ValueErrorTraceback (most recent call last) /content/drive/twitter-adr-blstm-master/adr_label_2.py in <module>() 469 scores, history, best_model = run_model_fixedembed(dataset, opts.numhidden, opts.hiddendim, idx2word, 470 idx2label, w2v, opts.basedir, validate=validate, --> 471 num_epochs=opts.nbepochs) 472 473 ## Retrieve scores

/content/drive/twitter-adr-blstm-master/adr_label_2.py in run_model_fixedembed(dataset, numhidden, hiddendim, idx2word, idx2label, w2v, basedir, validate, num_epochs) 346 347 scores = predict_score(model, test_lex, test_toks, test_y, os.path.join(basedir, 'predictions'), idx2label, --> 348 maxlen, fileprefix=fileprefix) 349 350 scores['val_f1'] = val_f1

/content/drive/twitter-adr-blstm-master/adr_label_2.py in predict_score(model, x, toks, y, pred_dir, i2l, padlen, metafile, fileprefix) 117 118 ## GRAPH (BIDIRECTIONAL) --> 119 pred_probs = model.predict({'input': x}, verbose=0)['output'] 120 test_loss = model.evaluate({'input': x, 'output': y}, batch_size=1, verbose=0) 121 pred = np.argmax(pred_probs, axis=2)

/usr/local/lib/python2.7/dist-packages/keras/engine/training.pyc in predict(self, x, batch_size, verbose, steps) 1145 'argument.') 1146 # Validate user data. -> 1147 x, _, _ = self._standardize_user_data(x) 1148 if self.stateful: 1149 if x[0].shape[0] > batch_size and x[0].shape[0] % batch_size != 0:

/usr/local/lib/python2.7/dist-packages/keras/engine/training.pyc in _standardize_user_data(self, x, y, sample_weight, class_weight, check_array_lengths, batch_size) 747 feed_input_shapes, 748 check_batch_axis=False, # Don't enforce the batch size. --> 749 exception_prefix='input') 750 751 if y is not None:

/usr/local/lib/python2.7/dist-packages/keras/engine/training_utils.pyc in standardize_input_data(data, names, shapes, check_batch_axis, exception_prefix) 75 raise ValueError('No data provided for "' + e.args[0] + 76 '". Need data ' ---> 77 'for each key in: ' + str(names)) 78 elif isinstance(data, list): 79 if isinstance(data[0], list):

ValueError: No data provided for "bidirectional_1_input". Need data for each key in: [u'bidirectional_1_input']

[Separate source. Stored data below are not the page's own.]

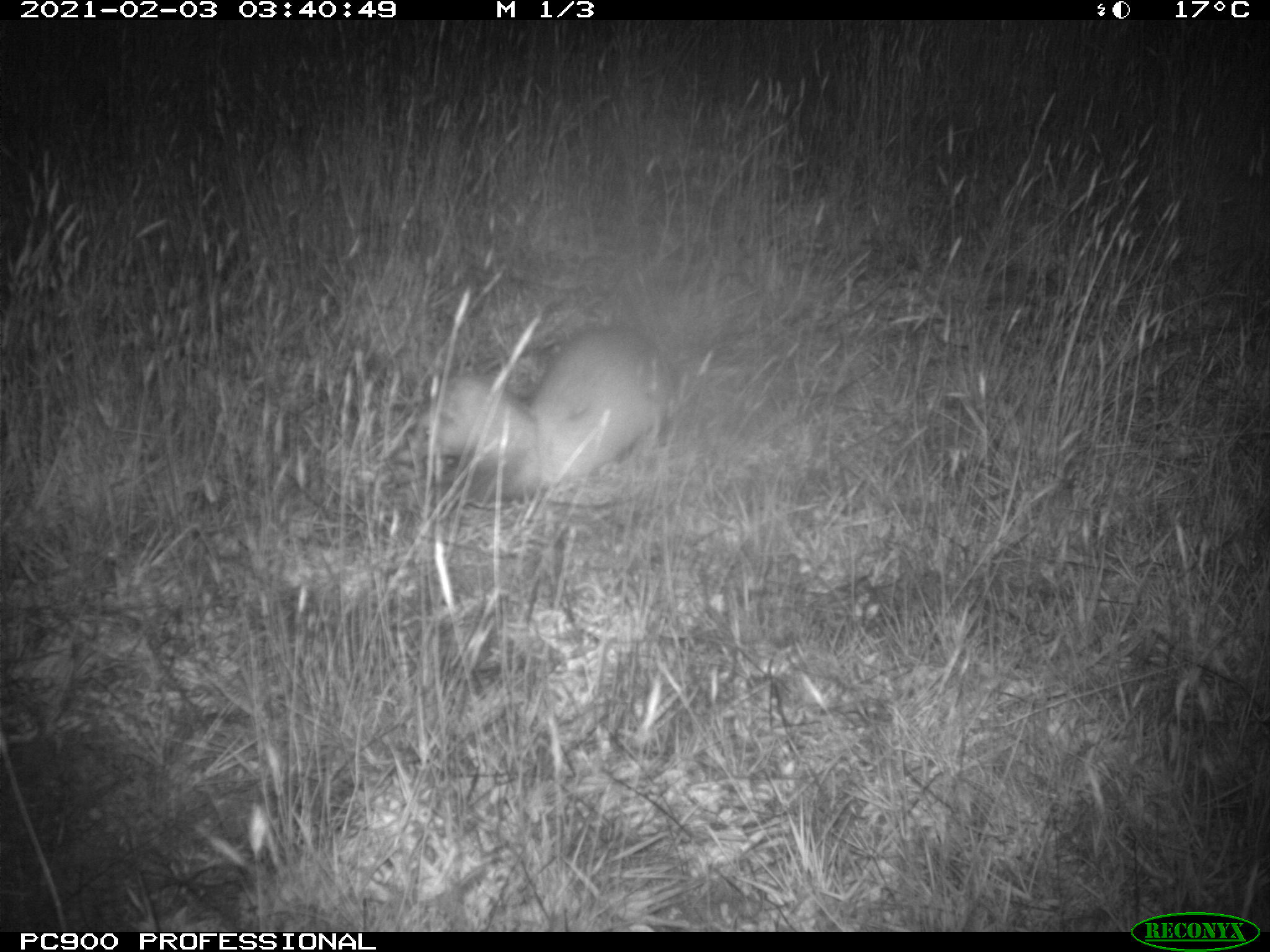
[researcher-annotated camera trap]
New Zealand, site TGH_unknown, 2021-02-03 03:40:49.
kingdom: Animalia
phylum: Chordata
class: Mammalia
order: Carnivora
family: Mustelidae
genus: Mustela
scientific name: Mustela furo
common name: ferret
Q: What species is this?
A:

Something that caught my attention is that in the approximateMatch module, the input for that same model.predict was updated to a new format 2 days ago, and it stayed the same for the adr_label.

Do you have any pointers on what could be going (or what I am doing) wrong in this step?

acocos commented 6 years ago

Thanks for highlighting this issue. The problem was exactly as you suspected -- the calls to predict and evaluate in predict_score weren't updated for the new Keras version. The new release reflects this fix.